▸ **Exercise**
Copy out the lines beginning at the one with "Spring portrait of thoughfull child girl with tulips" and ending at the last line of the data, both included; pictures stay out.

▸ **Recorded data**
+ + +

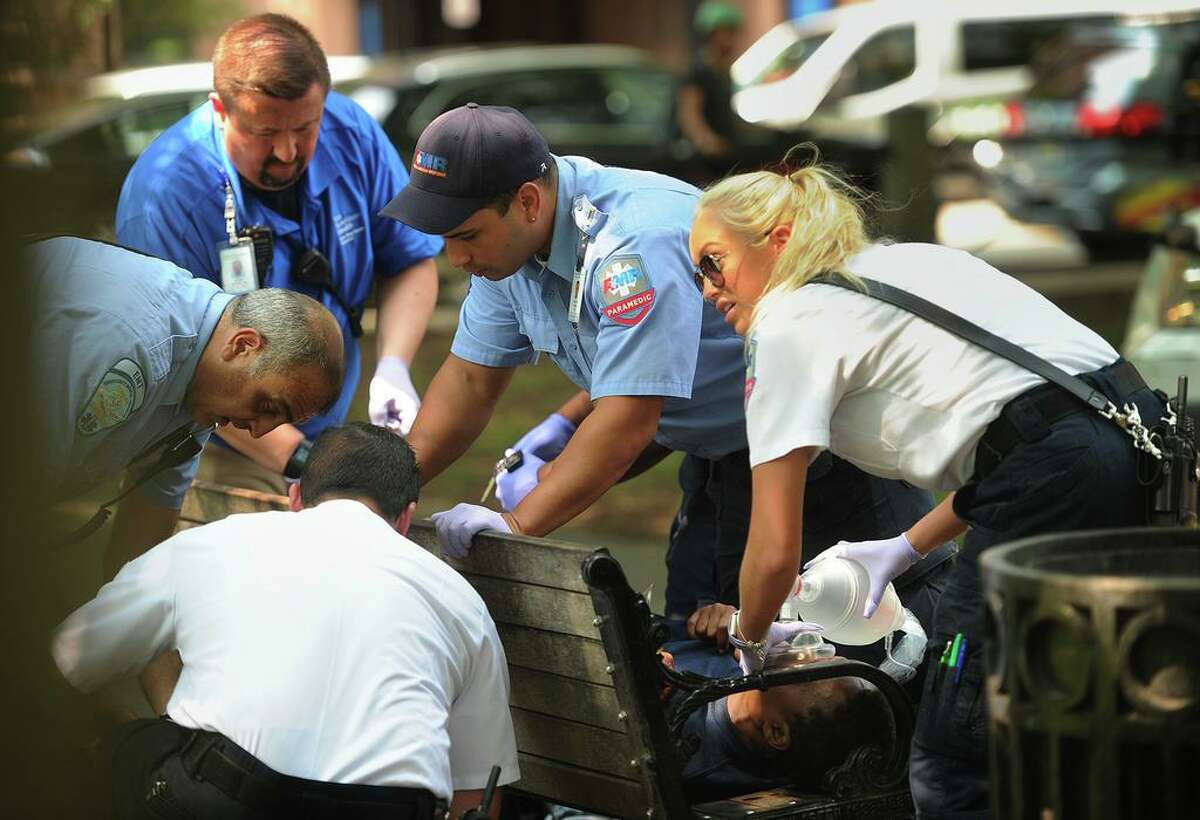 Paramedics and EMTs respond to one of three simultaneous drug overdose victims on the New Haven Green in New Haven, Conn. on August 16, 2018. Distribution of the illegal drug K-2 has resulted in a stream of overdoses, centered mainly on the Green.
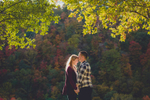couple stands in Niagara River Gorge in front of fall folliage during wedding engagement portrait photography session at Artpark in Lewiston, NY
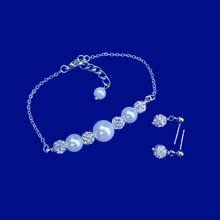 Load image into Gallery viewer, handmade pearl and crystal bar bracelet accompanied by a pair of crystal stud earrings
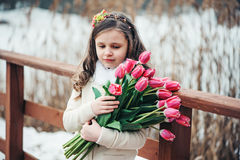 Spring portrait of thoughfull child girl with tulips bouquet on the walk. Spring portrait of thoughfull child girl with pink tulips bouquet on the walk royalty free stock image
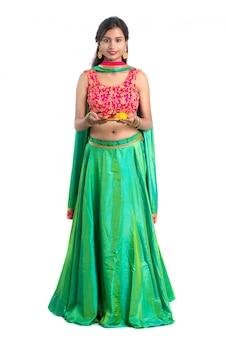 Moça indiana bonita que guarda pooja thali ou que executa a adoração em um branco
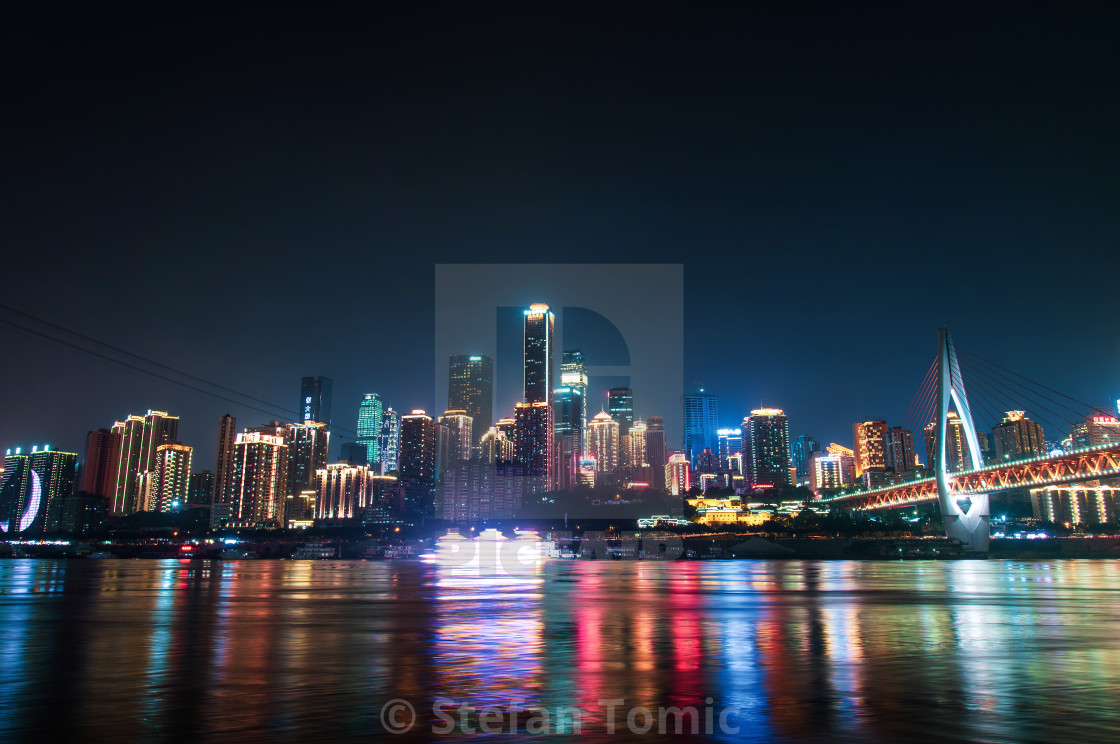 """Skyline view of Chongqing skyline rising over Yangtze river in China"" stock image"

+ + +

▸ **Answer for the task**
 Spring portrait of thoughfull child girl with tulips bouquet on the walk. Spring portrait of thoughfull child girl with pink tulips bouquet on the walk royalty free stock image
 Moça indiana bonita que guarda pooja thali ou que executa a adoração em um branco
 """Skyline view of Chongqing skyline rising over Yangtze river in China"" stock image"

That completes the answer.